PC peripherals and imaging solutions vendor Logitech makes no secret of the role its legacy and reputation as a brand for gamers plays in building up its channel partner ecosystem in Australia.

Sean Byrne, the vendor’s head of video conferencing for Australia and New Zealand, said Logitech would shine bright during trade shows, where resellers and company IT managers would talk about their favourite Logitech gear.

“They use the brand, they’ve seen it, some have a Logitech mouse and keyboard at their desktops at home or in the office, and more recently more have the webcams and headsets,” Byrne said.

Once an opening comes up, the vendor would then bring up its enterprise offerings like meeting rooms and other video conferencing technology.

“With the meeting rooms, you’ll be amazed to see how disarmed people are about the technology, because you've got to make technology that's easy for people to use,” Byrne added.
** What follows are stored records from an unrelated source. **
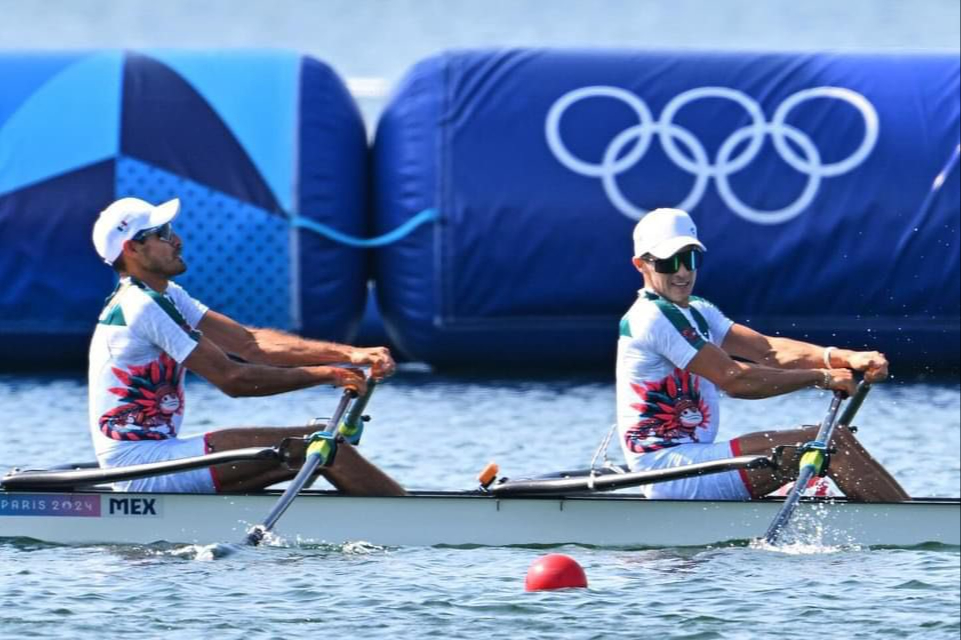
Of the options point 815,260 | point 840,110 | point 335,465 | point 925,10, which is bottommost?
point 335,465

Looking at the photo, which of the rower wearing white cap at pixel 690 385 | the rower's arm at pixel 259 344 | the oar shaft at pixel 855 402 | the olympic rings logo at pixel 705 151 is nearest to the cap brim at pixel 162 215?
the rower's arm at pixel 259 344

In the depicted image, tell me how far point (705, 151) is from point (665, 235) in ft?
21.3

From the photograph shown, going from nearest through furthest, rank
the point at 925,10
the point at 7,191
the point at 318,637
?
the point at 318,637 → the point at 7,191 → the point at 925,10

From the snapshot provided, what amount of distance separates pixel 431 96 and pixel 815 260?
10.6 feet

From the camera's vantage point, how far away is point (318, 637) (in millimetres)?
7938

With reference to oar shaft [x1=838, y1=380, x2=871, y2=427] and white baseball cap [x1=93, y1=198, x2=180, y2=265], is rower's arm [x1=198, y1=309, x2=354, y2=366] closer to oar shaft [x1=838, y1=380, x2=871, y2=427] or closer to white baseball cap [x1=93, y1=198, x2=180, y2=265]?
white baseball cap [x1=93, y1=198, x2=180, y2=265]

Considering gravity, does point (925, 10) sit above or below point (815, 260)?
above

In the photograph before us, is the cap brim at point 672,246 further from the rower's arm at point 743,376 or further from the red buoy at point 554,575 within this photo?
the red buoy at point 554,575

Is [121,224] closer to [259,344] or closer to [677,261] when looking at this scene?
[259,344]

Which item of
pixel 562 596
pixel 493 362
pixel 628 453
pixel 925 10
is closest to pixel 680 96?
pixel 493 362

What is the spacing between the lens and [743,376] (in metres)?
9.30

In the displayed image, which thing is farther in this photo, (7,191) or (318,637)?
(7,191)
“So they've seen the brand, and an IT department then rolls it out within their meeting rooms. Funnily enough, people are willing to walk in and just use [the technology]. There's not that technology fear, where some people walk in and go ‘I’m a bit uncertain’. There seems to be that comfort that they’ve used Logitech at their desktops in either gaming or somewhere else in a consumer perspective.”

That also adds value not only to Logitech but also to its resellers, breaking down barriers about brand awareness when they’re reselling video conferencing software.
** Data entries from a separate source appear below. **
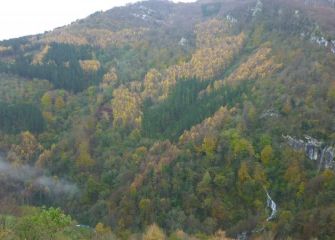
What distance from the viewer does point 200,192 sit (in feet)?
433

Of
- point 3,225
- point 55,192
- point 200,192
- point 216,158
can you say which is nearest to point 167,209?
point 200,192

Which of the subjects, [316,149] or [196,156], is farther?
[196,156]

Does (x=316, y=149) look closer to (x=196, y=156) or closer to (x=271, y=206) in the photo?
(x=271, y=206)

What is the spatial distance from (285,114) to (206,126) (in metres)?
24.2

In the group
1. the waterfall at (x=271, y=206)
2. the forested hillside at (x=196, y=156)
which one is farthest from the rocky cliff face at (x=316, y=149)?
the waterfall at (x=271, y=206)

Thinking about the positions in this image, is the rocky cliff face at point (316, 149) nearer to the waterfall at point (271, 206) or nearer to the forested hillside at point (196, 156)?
the forested hillside at point (196, 156)

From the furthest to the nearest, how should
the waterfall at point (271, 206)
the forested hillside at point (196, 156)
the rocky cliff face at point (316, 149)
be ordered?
the rocky cliff face at point (316, 149) < the forested hillside at point (196, 156) < the waterfall at point (271, 206)

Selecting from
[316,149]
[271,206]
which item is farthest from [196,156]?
[316,149]

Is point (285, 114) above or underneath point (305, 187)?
above

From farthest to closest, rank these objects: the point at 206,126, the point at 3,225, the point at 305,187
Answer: the point at 206,126 → the point at 305,187 → the point at 3,225

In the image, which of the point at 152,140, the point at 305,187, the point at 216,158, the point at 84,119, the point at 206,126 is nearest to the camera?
the point at 305,187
“The end user has seen our brand before and they’re okay with it, and that rolls out to enterprise and other parts of Logitech’s business because we’re winning a lot in that space. When you’re looking to deploy 100 rooms, you’d want to know that the users that are going to use the product are comfortable with the brand and will actually use them.”

“And that’s one of the things that really helps us drive into certain segments of the market, and it continues to add value to our channel partners because they want to be able to sell products that people want.”

Logitech has also worked to build up its enterprise video conferencing business, starting from one pre-sales rep to now having three, as well as some sales staff in Melbourne and Queensland.

Byrne also said a dedicated channel account manager for ANZ was brought in for the first time, dedicated to working with channel partners, and working alongside the video conferencing-focused distribution manager.

“We've got the sales expertise and the knowledge, and then we've got that technical expertise that we could bring in that really adds value to the reseller, because sometimes they need that help from the vendor,” Byrne said.

“Not everyone is strong in AV, and we want to make sure that we really support the reseller, as much as we can through the process, but also by doing that we're supporting the end user as well.

“Because of this, Logitech has continued to grow with video conferencing in general because of the adoption lately of video conferencing and the way everything’s changing to a hybrid environment. So we wanted to make sure that we were putting ourselves in a position where we were skilled and had enough people to help the reseller when they needed it so they could sell their product with confidence.”